Guerra Israele-Palestina, ancora bombardamenti: le origini del conflitto

Guerra Israele-Palestina, ancora una notte di sangue. Da oltre settant’anni la Terra Santa non trova pace: quali sono i motivi

Il campo profughi a ovest di Gaza dopo il bombardamento di Israele (Getty Images)

Tel Aviv bombarda Gaza e Hamas dalla Striscia risponde. Nelle ultime ore ancora violenze in Terra Santa tra Israele e Palestina. Una guerra che nell’ultima settimana è ripresa, un lungo conflitto che di tanto in tanto ritorna nel sangue e nel terrore, da oltre settant’anni.

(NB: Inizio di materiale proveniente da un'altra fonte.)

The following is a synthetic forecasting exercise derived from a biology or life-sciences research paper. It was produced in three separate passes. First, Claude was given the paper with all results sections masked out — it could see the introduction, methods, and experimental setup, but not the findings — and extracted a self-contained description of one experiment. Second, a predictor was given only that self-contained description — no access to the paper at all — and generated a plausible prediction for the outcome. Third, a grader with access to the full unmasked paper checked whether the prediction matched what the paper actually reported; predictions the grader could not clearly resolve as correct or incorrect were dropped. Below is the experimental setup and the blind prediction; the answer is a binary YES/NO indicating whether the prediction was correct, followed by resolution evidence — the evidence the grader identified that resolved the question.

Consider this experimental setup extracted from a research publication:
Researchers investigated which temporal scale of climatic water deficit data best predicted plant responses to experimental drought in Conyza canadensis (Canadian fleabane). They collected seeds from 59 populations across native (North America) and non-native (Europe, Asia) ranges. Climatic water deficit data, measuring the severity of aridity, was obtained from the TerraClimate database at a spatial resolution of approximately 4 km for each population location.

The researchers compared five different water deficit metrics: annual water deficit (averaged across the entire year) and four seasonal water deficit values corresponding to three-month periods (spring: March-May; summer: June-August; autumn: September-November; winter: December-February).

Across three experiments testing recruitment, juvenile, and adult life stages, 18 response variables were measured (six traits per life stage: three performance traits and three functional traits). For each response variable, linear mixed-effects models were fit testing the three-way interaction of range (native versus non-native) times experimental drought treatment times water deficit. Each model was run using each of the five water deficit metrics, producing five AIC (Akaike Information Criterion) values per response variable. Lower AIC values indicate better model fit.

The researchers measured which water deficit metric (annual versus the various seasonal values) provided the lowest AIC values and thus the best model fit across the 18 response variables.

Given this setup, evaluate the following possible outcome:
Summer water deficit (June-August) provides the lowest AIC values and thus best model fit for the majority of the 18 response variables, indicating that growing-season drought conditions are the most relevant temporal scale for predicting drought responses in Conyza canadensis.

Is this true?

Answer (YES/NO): NO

Il mondo di “pace” nato dalla Seconda guerra mondiale ha visto la guerra a fasi alterne in quel luogo ritenuto sacro dalle tre religioni monoteiste. Dopo la tragedia della Shoah con la persecuzione degli ebrei, la nascita di uno Stato ebraico (avvenuta il 14 maggio 1948) era ritenuta necessaria e pacificatrice per un popolo da secoli perseguitato, dai cristiani prima con l’accusa di “deicidio” e dai nazisti poi per questioni economico-razziali.

Ma la genesi del conflitto che ancora oggi raccontiamo va cercata alla fine della Prima Guerra mondiale. Smembrato l’ormai defunto Impero Ottomano, le potenze vincitrici si spartirono i territori: alla Francia andarono Siria e Libano mentre alla Gran Bretagna quelli di Palestina ed Iraq.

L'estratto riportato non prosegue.